Tuesday, August 25, 2009

Protests Prove President Obama's Charismatic Moment Has Passed; But Conservatives Must Recognize the Cost of McCain's Defeat

Professor Fouad Ajami, already known to me to be a perceptive observer of the Middle East, shows himself to be an equally keen observer of the American political scene. In today's Wall Street Journal Opinion section, he notes with irony how American liberal politicians have turned away from their embrace of robust political dissent during the George W. Bush Administration:

A political class, and a media elite, that glamorized the protest against the Iraq war, that branded the Bush presidency as a reign of usurpation, now wishes to be done with the tumult of political debate. President Barack Obama himself, the community organizer par excellence, is full of lament that the "loudest voices" are running away with the national debate. Liberalism in righteous opposition, liberalism in power: The rules have changed.

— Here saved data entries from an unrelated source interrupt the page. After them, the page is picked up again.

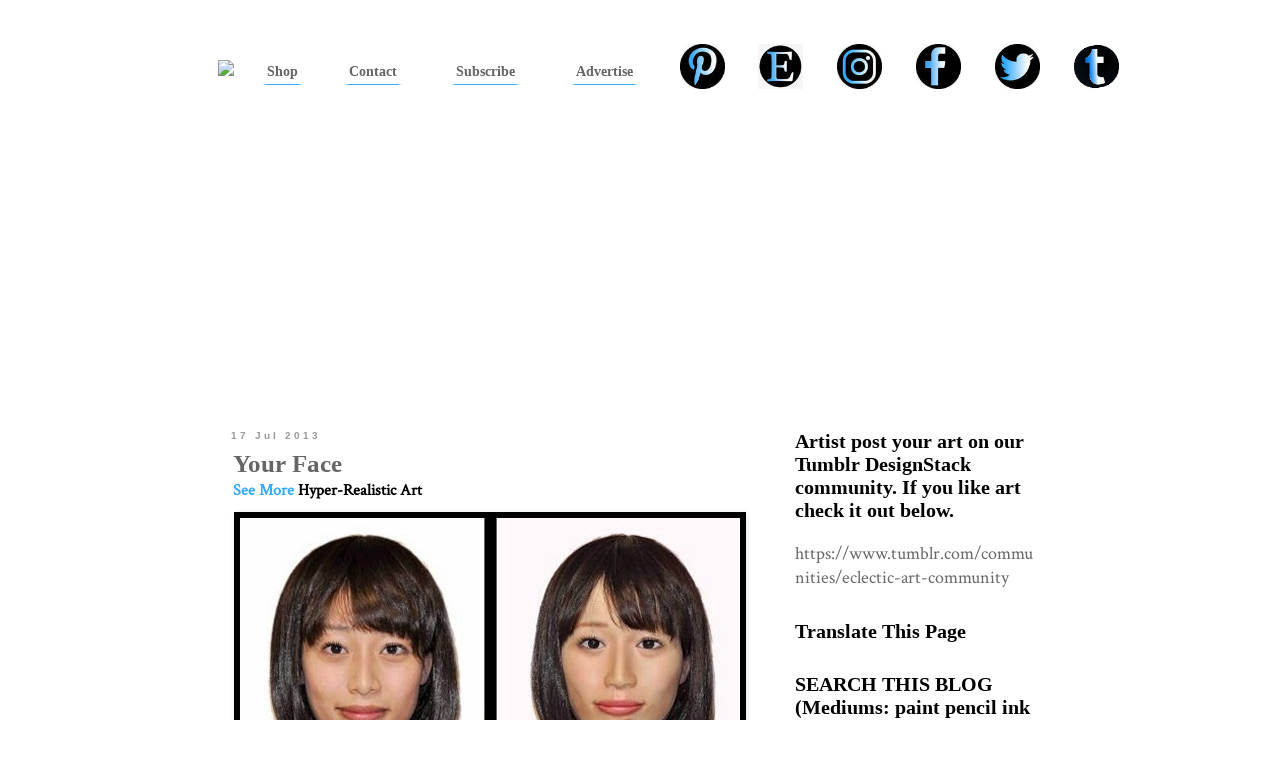

--- FILE ---
content_type: text/html; charset=utf-8
request_url: https://www.google.com/recaptcha/api2/aframe
body_size: 250
content:
<!DOCTYPE HTML><html><head><meta http-equiv="content-type" content="text/html; charset=UTF-8"></head><body><script nonce="TWU7iVlw3ZRtRE6ckUD57w">/** Anti-fraud and anti-abuse applications only. See google.com/recaptcha */ try{var clients={'sodar':'https://pagead2.googlesyndication.com/pagead/sodar?'};window.addEventListener("message",function(a){try{if(a.source===window.parent){var b=JSON.parse(a.data);var c=clients[b['id']];if(c){var d=document.createElement('img');d.src=c+b['params']+'&rc='+(localStorage.getItem("rc::a")?sessionStorage.getItem("rc::b"):"");window.document.body.appendChild(d);sessionStorage.setItem("rc::e",parseInt(sessionStorage.getItem("rc::e")||0)+1);localStorage.setItem("rc::h",'1768972806317');}}}catch(b){}});window.parent.postMessage("_grecaptcha_ready", "*");}catch(b){}</script></body></html>

--- FILE ---
content_type: application/javascript; charset=utf-8
request_url: https://fundingchoicesmessages.google.com/f/AGSKWxWnolhjgz-v9APk3MvIPiYg8aCoG4ntrglhtKn7mddrPdyyXieWSk5r26DzlVi5_EjgAkC-3m-Ulc-jz_OaKGw4vbqvHouB_v8yueIEM29981wmwz5o225GefS3a5lIfDhH10Op4W8Stb-4RLNIAu3nyRtp6KDNV7MDIGKwBt8qS0E0T3dHEuOomLHm/_/images/ads-/ads/tso/VideoAdContent?/special_ad./glam_ads.
body_size: -1291
content:
window['a8e2898d-056c-4695-bbc2-241570ebbbd5'] = true;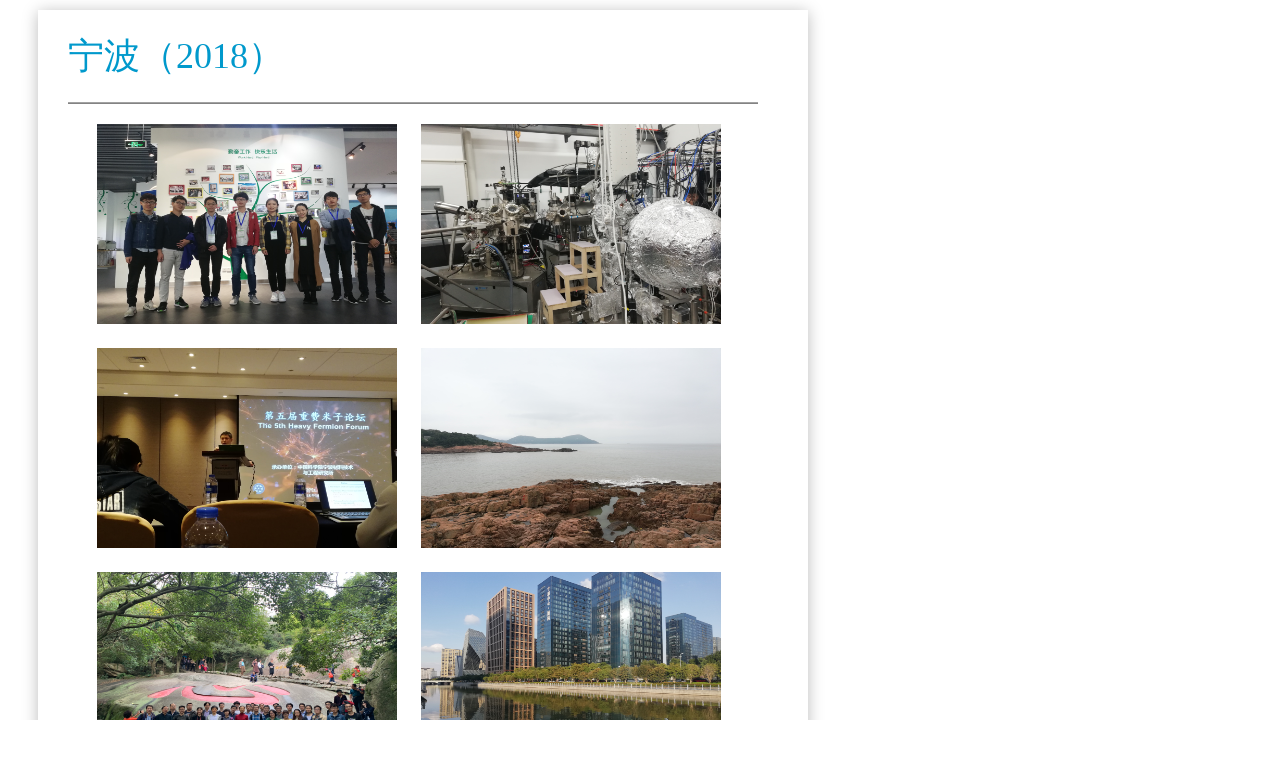

--- FILE ---
content_type: text/html
request_url: http://hf.iphy.ac.cn/NingBo(2018).html
body_size: 3913
content:
<!DOCTYPE html PUBLIC "-//W3C//DTD XHTML 1.0 Transitional//EN"
        "http://www.w3.org/TR/xhtml1/DTD/xhtml1-transitional.dtd">
<html xmlns="http://www.w3.org/1999/xhtml" xmlns="http://www.w3.org/1999/html">
<head>
    <meta http-equiv="Content-Type" content="text/html; charset=UTF-8"/>
    <title>重费米子研究组|业余活动</title>
    <!-- Design By Hudqmh -->
    <!-- Email: Hudqmh@sina.com -->
    <style type="text/css">
        body,div,dl,dt,dd,ul,ol,li,h1,h2,h3,h4,h5,h6,pre,code,form,fieldset,legend,input,textarea,p,blockquote,th,td{
            margin:0;padding:0
        }
        body {
            background-color: #FFF;
            height: auto;
            box-shadow:0px 2px 15px #bcbcbc;
            width: 770px;
            float: left;
            margin-left: 38px;
            margin-top: 10px;
        }

        .communication{
            border-top-width: thin;
            border-top-style: solid;
            border-top-color: rgba(51, 51, 51, 1);
            width: 650px;
            margin:0 auto;

        }

        .header {
            box-sizing: border-box;
            width: 690px;
            height: 94px;
            text-align: left;
            padding-top: 22px;
            border-bottom-width: 1.7px;
            border-bottom-style: solid;
            margin-left:30px;
            border-bottom-color: rgba(118, 118, 118, 0.9);
        }

        .content {
            padding-top: 10px;
            width: 685px;
            height: auto;
            text-align: center;
            font-family: "楷体";
            font-weight:bold;
            padding-left:20px;
            margin-left: 8px;
        }

        h1 {
            font-family: "Comic Sans MS", cursive;
            font-size: 36px;
            color: #0099CC;
            font-weight:normal;
        }

        .footer{

            padding-top: 50px;
            width: 700px;
            height: 71px;
            text-align: center;
            font-family: "MS Serif", "New York", serif;
            font-size: 15px;
            margin:0 auto;
        }

        img{
            display: inline-block;
            width: 300px;
            height: 200px;
            margin: 10px 10px;
        }
    </style>

    <script type="text/javascript">
        var oldobj;

        function mouserout(obj) {
            obj.bgColor = "";
        }

        function mouseover(obj) {
            obj.bgColor = "#9ad7ed";
        }

    </script>
    <link rel="stylesheet" type="text/css" href="css/menu.css"/>
</head>

<body bgcolor="#CCCCCC">

<div class="header">
    <h1>宁波（2018）</h1>
</div>
<div class="content">
    <a href="./Activities/NingBo(2018)/0.jpg"><img src="./Activities/NingBo(2018)/0.jpg" alt=""></a>
    <a href="./Activities/NingBo(2018)/1.jpg"><img src="./Activities/NingBo(2018)/1.jpg" alt=""></a>
    <a href="./Activities/NingBo(2018)/2.jpg"><img src="./Activities/NingBo(2018)/2.jpg" alt=""></a>
    <a href="./Activities/NingBo(2018)/3.jpg"><img src="./Activities/NingBo(2018)/3.jpg" alt=""></a>
    <a href="./Activities/NingBo(2018)/4.jpg"><img src="./Activities/NingBo(2018)/4.jpg" alt=""></a>
    <a href="./Activities/NingBo(2018)/5.jpg"><img src="./Activities/NingBo(2018)/5.jpg" alt=""></a>
    <a href="./Activities/NingBo(2018)/6.jpg"><img src="./Activities/NingBo(2018)/6.jpg" alt=""></a>
    <a href="./Activities/NingBo(2018)/7.jpg"><img src="./Activities/NingBo(2018)/7.jpg" alt=""></a>

</div>


<div class="footer">
    <div class="communication">
        <p>Yi-feng Yang, Institute of Physics, Chinese Academy of Sciences, P. O. Box 603, Beijing 100190, China</p>

        <p>Tel: (86)-10-82649448, (86)-18911600270； Fax: (86)-10-62553698；Email: yifeng@iphy.ac.cn</p>
    </div>
</div>


</body>
</html>


--- FILE ---
content_type: text/css
request_url: http://hf.iphy.ac.cn/css/menu.css
body_size: 1332
content:
@charset "UTF-8";
/* CSS Document */

.navbox {
	position: absolute;
	float: right;
	right:5px;
}

ul.nav {
	float: right;
	align: right;
	list-style: none;
	display: block;
	rigth: 5px;
	width: 230px;
	position: relative;
	top: 0px;
	padding: 0px 0 0px 0;
	margin: 0;
	/*background: url(../images/shad2.png) no-repeat;*/
	-webkit-background-size: 50% 100%;	
}

li {
	margin: 2px 0 5px 0 ;
	right:5px;
}

ul.nav li a {
	-webkit-transition: all 0.3s ease-out;
	/*background: #cbcbcb url(images/border.png) no-repeat;*/
	background:rgba(222,222,222,0.15) no-repeat;
	/*color: #174867;*/
	color: #;/*#6699CC;*/
	padding: 5px 15px 5px 15px;
	-webkit-border-top-left-radius: 5px;
 	-webkit-border-bottom-left-radius: 5px;
	width: 200px;
	display: block;
	text-decoration: none;
	/*-webkit-box-shadow: 1px 0px 1px #56aaff;*/
	-webkit-box-shadow: -3px 0px 2px #CfCfCf;
	font-size: 16px;
	
}

ul.nav li a:hover {
	/*background: #ebebeb url(images/border.png) no-repeat;*/
	/* background:rgba(80,170,225,0.8)  url(../images/border.png) no-repeat;*/
	
	 background:rgba(51,51,51,0.9)  url(../images/border.png) no-repeat;
/*	color: #67a5cd;*/
	color: #fff;
	padding: 5px 10px 5px 10px;
	-webkit-box-shadow: 2px 0px 20px #33FF33;
	/*width:150px;*/
	right:5px;
	font-size: 16px;
	
}
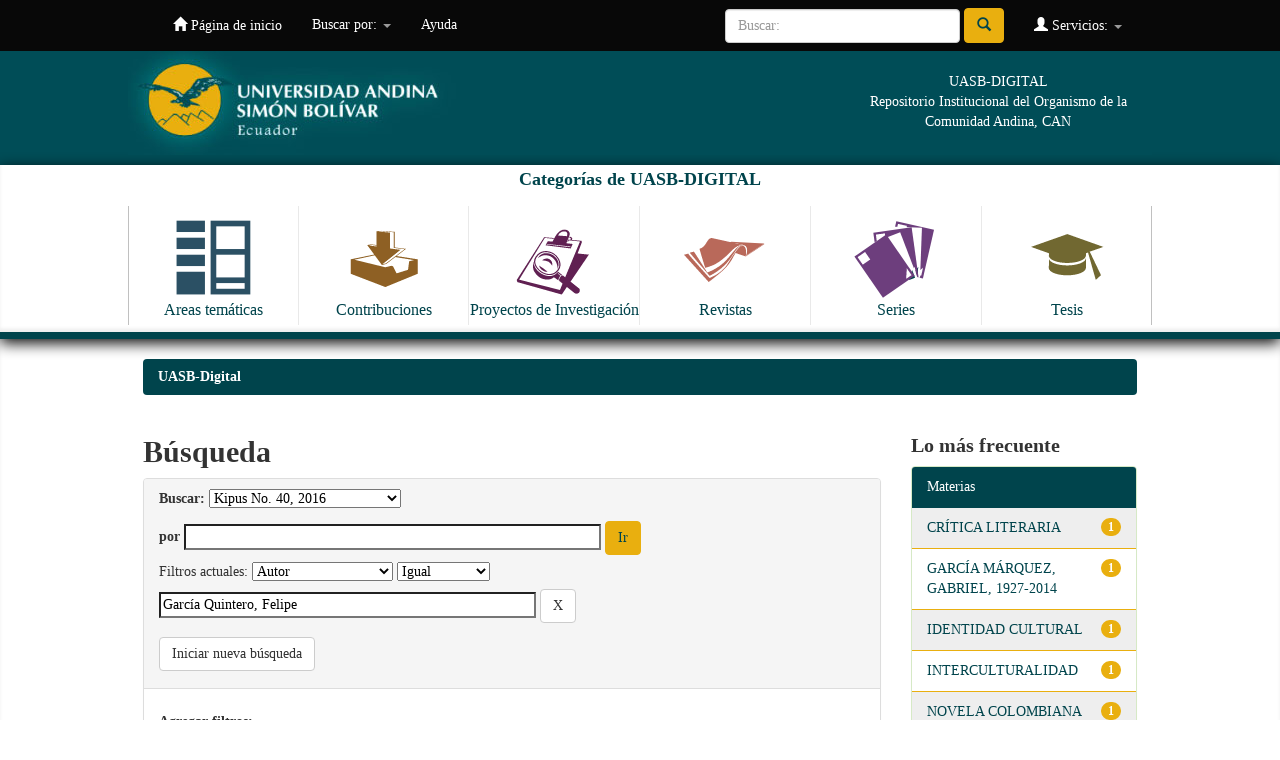

--- FILE ---
content_type: image/svg+xml
request_url: https://repositorio.uasb.edu.ec/image/icon-series.svg
body_size: 2067
content:
<?xml version="1.0" encoding="utf-8"?>
<!-- Generator: Adobe Illustrator 16.0.0, SVG Export Plug-In . SVG Version: 6.00 Build 0)  -->
<!DOCTYPE svg PUBLIC "-//W3C//DTD SVG 1.1//EN" "http://www.w3.org/Graphics/SVG/1.1/DTD/svg11.dtd">
<svg version="1.1" id="Capa_1" xmlns="http://www.w3.org/2000/svg" xmlns:xlink="http://www.w3.org/1999/xlink" x="0px" y="0px"
	 width="14.804px" height="14.804px" viewBox="0 0 14.804 14.804" enable-background="new 0 0 14.804 14.804" xml:space="preserve">
<g>
	
		<rect x="6.393" y="1.729" transform="matrix(0.975 0.2223 -0.2223 0.975 1.6101 -2.0253)" fill="#6D3E7D" width="6.815" height="8.82"/>
	<polygon fill="#FFFFFF" points="12.165,9.293 10.71,10.458 11.841,10.716 	"/>
	
		<rect x="7.562" y="1.719" transform="matrix(0.975 0.222 -0.222 0.975 0.7685 -1.7936)" fill="#FFFFFF" width="1.603" height="1.605"/>
</g>
<g>
	
		<rect x="4.996" y="2.102" transform="matrix(0.9993 0.0378 -0.0378 0.9993 0.2519 -0.3127)" fill="#FFFFFF" width="6.815" height="8.82"/>
	<polygon fill="#00444C" points="11.311,9.173 10.099,10.587 11.257,10.631 	"/>
</g>
<g>
	
		<rect x="3.979" y="2.604" transform="matrix(0.9905 -0.1375 0.1375 0.9905 -0.8941 1.0822)" fill="#6D3E7D" width="6.816" height="8.819"/>
	<polygon fill="#FFFFFF" points="10.716,9.125 9.768,10.731 10.917,10.571 	"/>
	
		<rect x="3.96" y="3.338" transform="matrix(0.9905 -0.1374 0.1374 0.9905 -0.5236 0.6934)" fill="#FFFFFF" width="1.603" height="1.604"/>
</g>
<g>
	
		<rect x="3.12" y="3.979" transform="matrix(0.934 -0.3572 0.3572 0.934 -2.5654 2.8846)" fill="#FFFFFF" width="6.815" height="8.82"/>
	<polygon fill="#00444C" points="10.246,9.696 9.685,11.473 10.767,11.06 	"/>
</g>
<g>
	
		<rect x="1.979" y="4.604" transform="matrix(0.8216 -0.57 0.57 0.8216 -4.1772 4.6787)" fill="#6D3E7D" width="6.816" height="8.819"/>
	<polygon fill="#FFFFFF" points="9.311,9.394 9.19,11.255 10.143,10.594 	"/>
	
		<rect x="0.945" y="6.834" transform="matrix(0.8217 -0.5699 0.5699 0.8217 -4.0399 2.3567)" fill="#FFFFFF" width="1.603" height="1.604"/>
</g>
</svg>
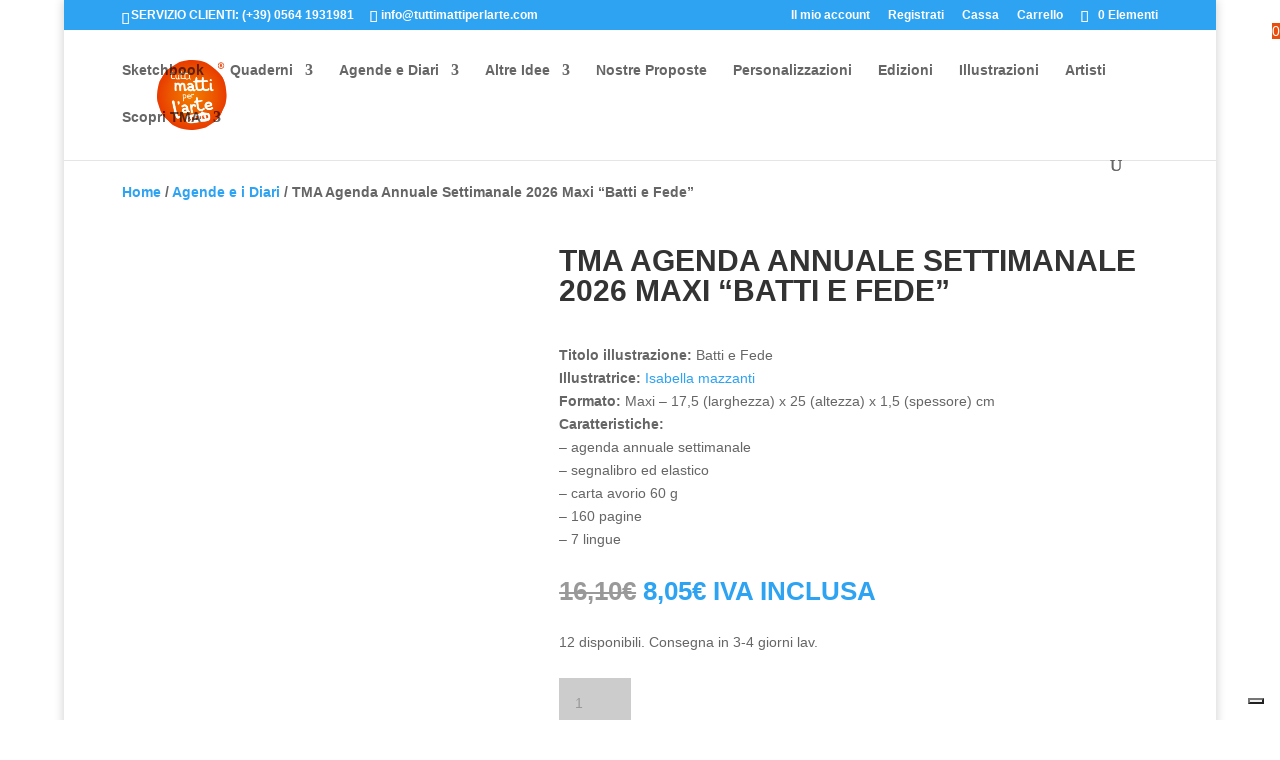

--- FILE ---
content_type: application/javascript; charset=utf-8
request_url: https://cs.iubenda.com/cookie-solution/confs/js/50628261.js
body_size: -246
content:
_iub.csRC = { consApiKey: 'PIe2zaNROCYdv0aOgcUYul56SglNByrm', showBranding: false, publicId: 'a354a800-6db6-11ee-8bfc-5ad8d8c564c0', floatingGroup: false };
_iub.csEnabled = true;
_iub.csPurposes = [1,4,3];
_iub.cpUpd = 1644224353;
_iub.csT = 0.05;
_iub.googleConsentModeV2 = true;
_iub.totalNumberOfProviders = 6;
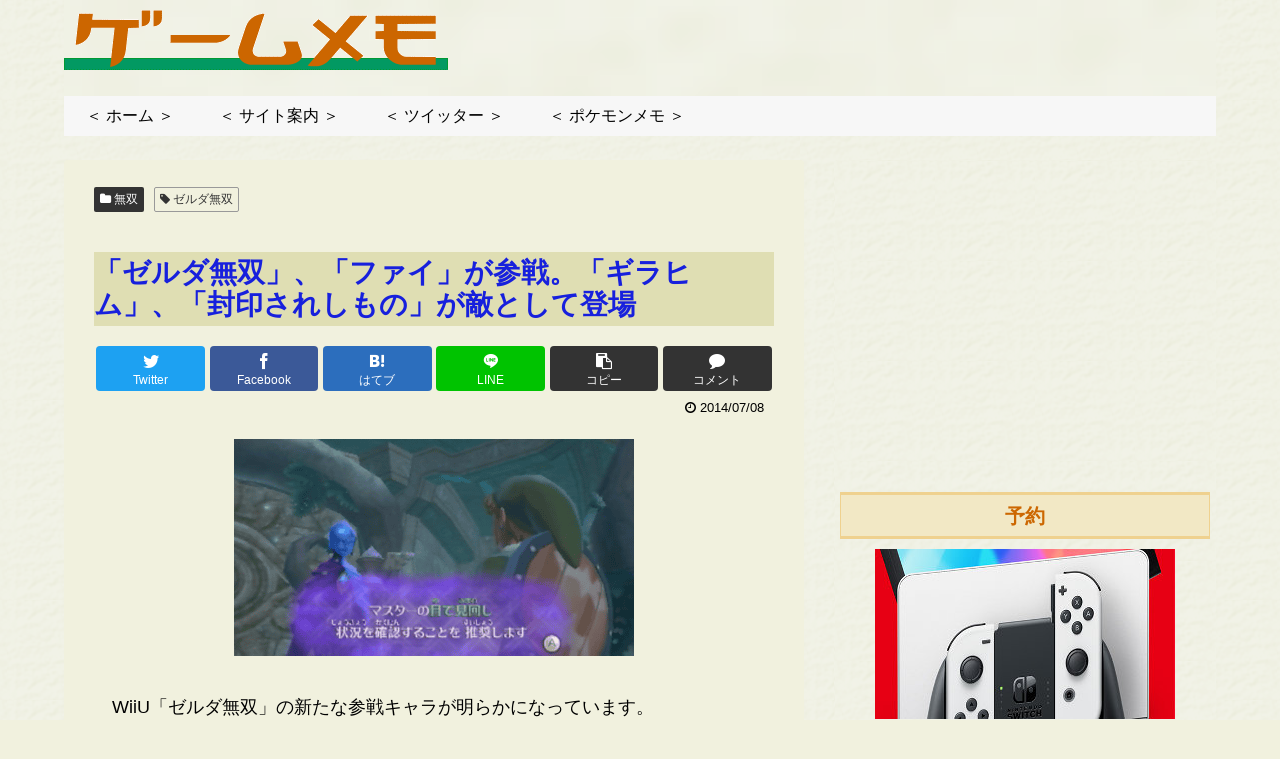

--- FILE ---
content_type: text/html; charset=utf-8
request_url: https://www.google.com/recaptcha/api2/aframe
body_size: 265
content:
<!DOCTYPE HTML><html><head><meta http-equiv="content-type" content="text/html; charset=UTF-8"></head><body><script nonce="ePsaCPPUDvEQEP81riZOPw">/** Anti-fraud and anti-abuse applications only. See google.com/recaptcha */ try{var clients={'sodar':'https://pagead2.googlesyndication.com/pagead/sodar?'};window.addEventListener("message",function(a){try{if(a.source===window.parent){var b=JSON.parse(a.data);var c=clients[b['id']];if(c){var d=document.createElement('img');d.src=c+b['params']+'&rc='+(localStorage.getItem("rc::a")?sessionStorage.getItem("rc::b"):"");window.document.body.appendChild(d);sessionStorage.setItem("rc::e",parseInt(sessionStorage.getItem("rc::e")||0)+1);localStorage.setItem("rc::h",'1768774501106');}}}catch(b){}});window.parent.postMessage("_grecaptcha_ready", "*");}catch(b){}</script></body></html>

Only, as Professor Ajami proceeds to point out, the reality of American politics has not changed. President Obama, who wrote to election victory on charismatic appeal, now has discovered that charisma alone is not a sustaining force in American politic life. It has been revealed that the Emperor has no clothes. "In reality, he was who he was, a Chicago politician who had done well by his opposition to the Iraq war," Professor Ajami writes, and then adds:

American democracy has never been democracy by plebiscite, a process by which a leader is anointed, then the populace steps out of the way, and the anointed one puts his political program in place. In the American tradition, the "mandate of heaven" is gained and lost every day and people talk back to their leaders. They are not held in thrall by them. The leaders are not infallible or a breed apart. That way is the Third World way, the way it plays out in Arab and Latin American politics.

Gee, I hope that Professor Ajami is right. Watching the warm welcome Senator John McCain received at a townhall meeting in Sun City, Arizona, today, I think he may be right.

But while we are on the subject of John McCain, those conservatives out there who were unwilling to give Senator McCain the financial support and energy he needed to contest the 2008 presidential election, because he was not pure enough in his conservatism, do you still believe that it did not make a difference whether John McCain or Barack Obama won the election?